Electric Field Induced Cubic to Monoclinic Phase Transition in Multiferroic 0.65Bi(Ni1/2Ti1/2)O3-0.35PbTiO3 Solid Solution

TL;DR

This study demonstrates an electric field-induced phase transition from cubic to monoclinic in a multiferroic solid solution, with significant lattice strain and electromechanical coupling, revealed through XRD analysis.

Contribution

It provides new insights into electric field-driven phase transitions in multiferroic materials, specifically showing a cubic to monoclinic transition at a critical electric field.

Findings

Cubic structure transforms to monoclinic at ≥5kV/cm electric field.

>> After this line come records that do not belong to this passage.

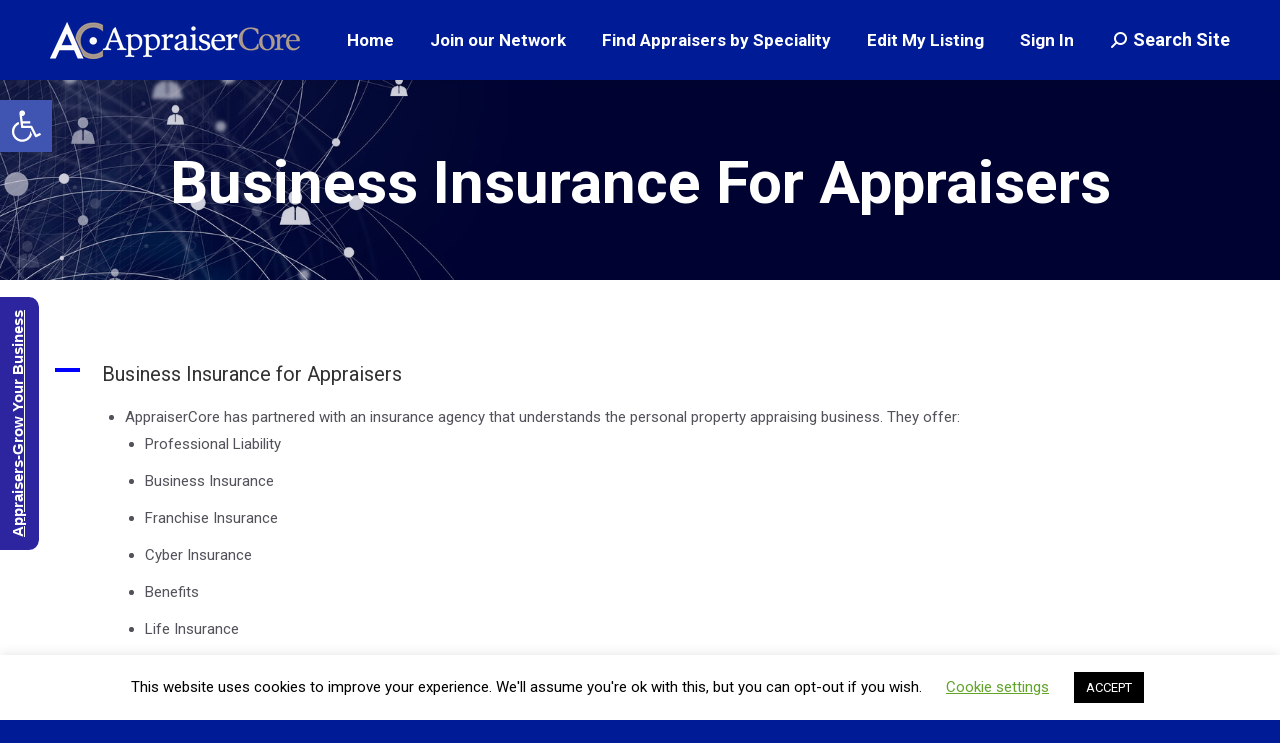

--- FILE ---
content_type: text/css
request_url: https://appraisercore.com/wp-content/uploads/js_composer/custom.css?ver=8.7.2
body_size: -369
content:
p {
    font-size:16px;
    
}

--- FILE ---
content_type: text/css
request_url: https://appraisercore.com/wp-content/plugins/wpbdp.css?ver=6.4.20
body_size: -269
content:
.wpbdp-msg{font-size:120%;font-weight:bold;padding:6px 12px;color:#555;margin:5px 0;background:#fffbcc;border-radius:3px}

.claim-form-wrapper {font-size:120%;font-weight:bold;padding:6px 12px;color:#555;margin:5px 0;background:#fffbcc;border-radius:3px}


.wpbdp-main-box .advanced-search-link 
{
    border: none;
    box-shadow: none;
    display: block;
    font-size: 14px;
    text-align: center;
    text-decoration: underline;
}

--- FILE ---
content_type: application/x-javascript
request_url: https://appraisercore.com/wp-content/plugins/business-directory-zipcodesearch/resources/zipcodesearch.js?ver=5.4.2
body_size: 48
content:
if ( typeof jQuery !== 'undefined' ) {
    jQuery( function( $ ) {

        $( '.wpbdp-zipcodesearch-search-unit .mode-radio' ).change( function () {
            var $unit = $( this ).parents( '.wpbdp-zipcodesearch-search-unit' );
            var $distance_fields = $unit.find('.wpbdp-zipcodesearch-distance-fields');
            var val = $(this).val();

            if ('distance' == val)
                $distance_fields.removeClass('hidden');
            else
                $distance_fields.addClass('hidden');
        });

        $(window).on('wpbdp_submit_refresh', function (event, submit, section_id) {
            zip_autocomplete( '.wpbdp-form-field.wpbdp-zipcodesearch-autocomplete' );
        });

        zip_autocomplete = function ( $element ) {
            $( $element ).each(function () {
                var $field = $(this);
                var $input = $field.find('input[type="text"]');

                $input.autocomplete({
                    source: $field.attr('data-ajaxurl'),
                    minLength: 2,
                    response: function (event, ui) {
                        if (!ui.content || ui.content.length < 2) {
                            $(this).autocomplete('close');
                            $(this).siblings('.country-hint').val('');
                        }
                    },
                    select: function (event, ui) {
                        $(this).siblings('.country-hint').val(ui.item.country);
                    },
                });
            });
        };

        $(window).on( 'load', function () {
            if( $( '.zip-field.wpbdp-zipcodesearch-autocomplete, .wpbdp-form-field.wpbdp-zipcodesearch-autocomplete' ).length ) {
                zip_autocomplete( '.zip-field.wpbdp-zipcodesearch-autocomplete, .wpbdp-form-field.wpbdp-zipcodesearch-autocomplete' );
            }
        } );

    } );
}
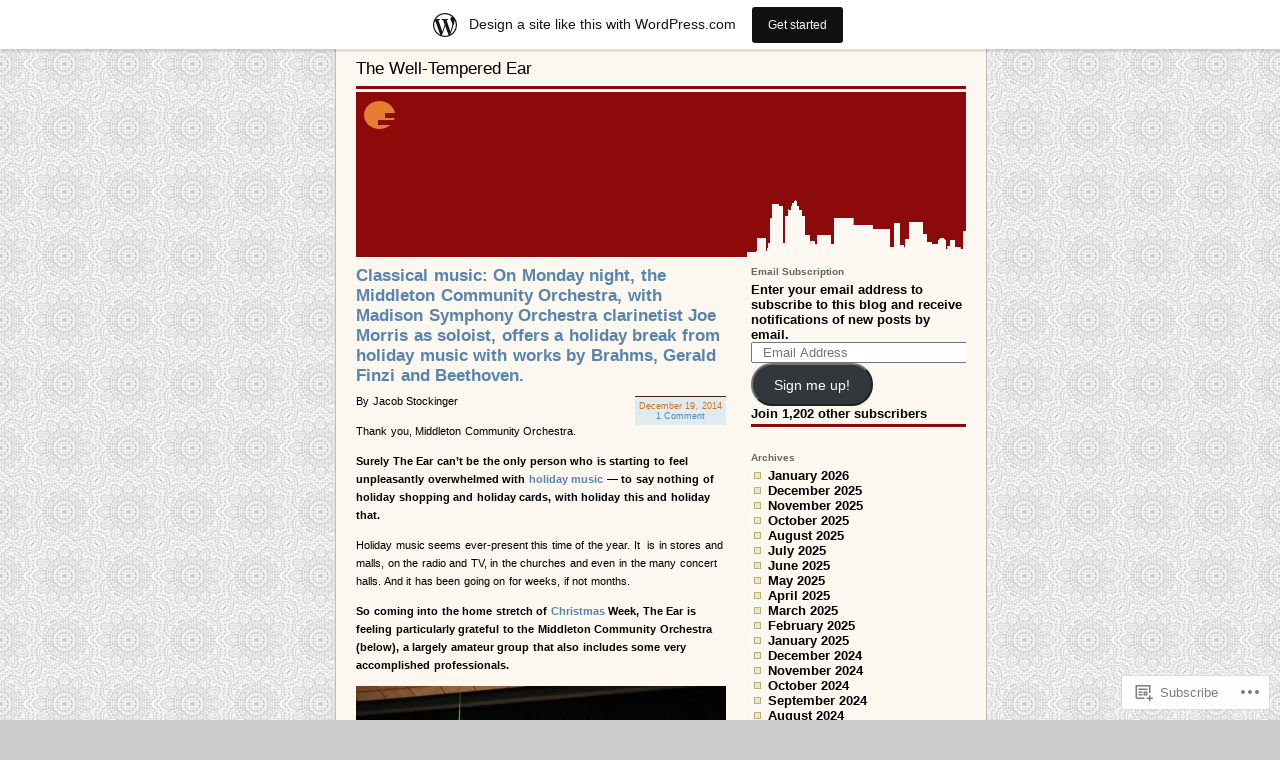

--- FILE ---
content_type: text/css
request_url: https://s0.wp.com/wp-content/themes/pub/supposedly-clean/style.css
body_size: 1431
content:
*{padding:0;margin:0}body{height:100%;text-align:center;font-family:verdana,Helvetica,sans-serif;font-size:0.8em;color:#000;background:#ccc url(images/lgrey043.jpg)}#container{width:610px;margin:0 auto}#matt{width:610px;background-color:#fcf7ef;padding:10px 20px;text-align:left;border-left:1px solid #bfbfbf;border-right:1px solid #bfbfbf}#matt:after{content:".";display:block;clear:both;visibility:hidden}#matt h1{font-size:17px;font-weight:normal}#matt h1 a{color:#000000;text-decoration:none}#matt h1 a:hover{text-decoration:underline}#boren_head{background:#8d0a0a url(images/competition_03.gif) no-repeat;margin:5px auto 9px auto;width:610px;height:173px}#mike_content{width:370px;overflow:hidden;float:left;font-size:0.85em;word-spacing:0.05em;padding-right:15px}#mike_content a, #footer p a{color:#5984ad;text-decoration:none}#mike_content a:hover, #footer p a:hover{background-color:#f1e6cd;border-bottom:1px solid #b9ae73}#mike_content img{max-width:370px}* html #mike_content img{width:expression(this.width > 368 ? 370:true)}.info{float:right;color:#ce7424;margin:10px 0 4px 4px;font-size:9px;text-align:center;padding:4px;background-color:#dfebee;border-top:1px solid #412618}#mike_content p{padding:6px 0;line-height:18px}#mike_content h2{font-size:17px;font-family:"Trebuchet MS",Arial}#mike_content h2 span{color:#CCCCCC}.entry-title{color:#5984ad}.post_line{width:370px;border-bottom:1px solid #333;clear:both}.sidebar_line{border-bottom:2px solid #8d0a0a!important;border-bottom:3px solid #8d0a0a;height:auto!important;height:3px;margin-bottom:25px!important;margin-bottom:20px;margin-top:-10px!important;margin-top:-15px}.category{background-color:#f1ece3;margin-bottom:30px;margin-top:0!important;margin-top:-6px;padding:2px;width:365px;color:#999;text-align:right;font-size:9px}.post ul.post-categories{list-style:none}.post ul.post-categories li{display:inline;background:#f1ece3}.post ul{list-style:none;padding-left:20px}.post ul li{background:url(images/0081_ulli.gif) no-repeat top left;background-position:2px 1px;padding-left:20px}.post ol{padding-left:20px}blockquote{margin:0 8px;padding:5px;background-color:#e2e3ae;border-top:1px dashed #a9aa53;border-bottom:1px dashed #a9aa53}#dooncha_sidebar{font-family:Arial,Helvetica,sans-serif;float:right;width:215px;overflow:hidden}#dooncha_sidebar ul#navigational, #dooncha_sidebar ul.nonnavigational, #author_talk{font-weight:bold;margin-bottom:25px;padding-bottom:3px;position:relative;border-bottom:3px solid #8d0a0a}#author_talk{font-weight:normal}#dooncha_sidebar ul.nonnavigational{list-style:none}#dooncha_sidebar ul#navigational li{display:inline}#dooncha_sidebar ul.nonnavigational li{background:url(images/0081_ulli.gif) no-repeat top left;background-position:0 1px;padding:0 0 0 17px}#dooncha_sidebar ul#navigational li a, #dooncha_sidebar ul.nonnavigational li a{color:#000;text-decoration:none}#dooncha_sidebar ul#navigational li a:hover, #dooncha_sidebar ul.nonnavigational li a:hover{color:#d84708}#searchform{margin-bottom:15px}.side_title{font-size:0.8em;margin-bottom:5px;color:#666}#footer{background-color:#fcf7ef;width:610px;padding:10px 20px;text-align:center;border-left:1px solid #bfbfbf;border-right:1px solid #bfbfbf}#footer p{background-color:#f1ece3;padding:3px;font-size:0.7em;word-spacing:0.05em;padding-right:15px}#footer span{font-weight:bold}ol#commentlist{margin-left:19px!important;margin-left:23px}ol#commentlist li{margin:5px 0;padding-left:10px;background-color:#deecf3}ol#commentlist li.depth-1{border-bottom:2px solid #ee8b42;padding-right:10px}ol#commentlist li .children{list-style-type:none}#commentlist li .avatar{float:right;padding:2px;margin-top:9px;background:#fff}#reply-title{font-size:17px;font-family:"Trebuchet MS",Arial}.comment-form-author label,
.comment-form-email label,
.comment-form-url label,
.comment-form-comment label{font-size:10px}#commentform input{font-size:12px;padding:2px;background:#fff;display:block;clear:left;width:100%;border:1px solid #ccc;border-color:#ccc #fff #fff #ccc;color:#333}#commentform textarea{font-size:12px;padding:2px;height:150px;background:#fff;display:block;clear:left;width:100%;border:1px solid #ccc;border-color:#ccc #fff #fff #ccc;color:#333}.form-allowed-tags{display:none}#respond #subscribe,
#respond #subscribe_blog{clear:both;display:inline}#commentform input#submit{width:150px;float:right;border-color:#fff #ccc #ccc #fff}#commentform input#hidden{border:0px;padding:0}#postcomment a{font-size:11px}code{font-size:1.1em}img.centered, img.aligncenter{display:block;margin-left:auto;margin-right:auto}img.alignright{padding:4px;margin:0 0 2px 7px;display:inline}img.alignleft{padding:4px;margin:0 7px 2px 0;display:inline}.alignright{float:right}.alignleft{float:left}.aligncenter, div.aligncenter{display:block;margin-left:auto;margin-right:auto}.wp-caption{border:1px solid #ddd;text-align:center;background-color:#f3f3f3;max-width:370px;padding-top:4px;margin:10px 0;-moz-border-radius:3px;-khtml-border-radius:3px;-webkit-border-radius:3px;border-radius:3px}.wp-caption img{margin:0;padding:0;border:0 none;max-width:350px}.wp-caption p.wp-caption-text{font-size:11px;line-height:17px;padding:0 4px 5px;margin:0}.sticky h2{background:#F1ECE3;padding:10px}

Large c-axis lattice strain (1.6%) achieved at 30kV/cm.

Drastic change in lattice parameters correlates with electric field strength.

Abstract

The results of x-ray diffraction (XRD) studies on 0.65Bi(Ni1/2Ti1/2)O3-0.35PbTiO3 solid solution poled at various electric field is presented. After poling, significant value of planar electromechanical coupling coefficient (kP) is observed for this composition having cubic structure in unpoled state. The cubic structure of 0.65Bi(Ni1/2Ti1/2)O3-0.35PbTiO3 transforms to monoclinic structure with space group Pm for the poling field greater than equal to 5kV/cm. Large c-axis microscopic lattice strain (1.6 %) is achieved at 30 kV/cm poling field. The variation of the c-axis strain and unit cell volume with poling field show a drastic jump similar to that observed for strain versus electric field curve in (1-x)Pb(Mg1/3Nb2/3)O3-xPbTiO3 and (1-x)Pb(Zn1/3Nb2/3)O3-xPbTiO3.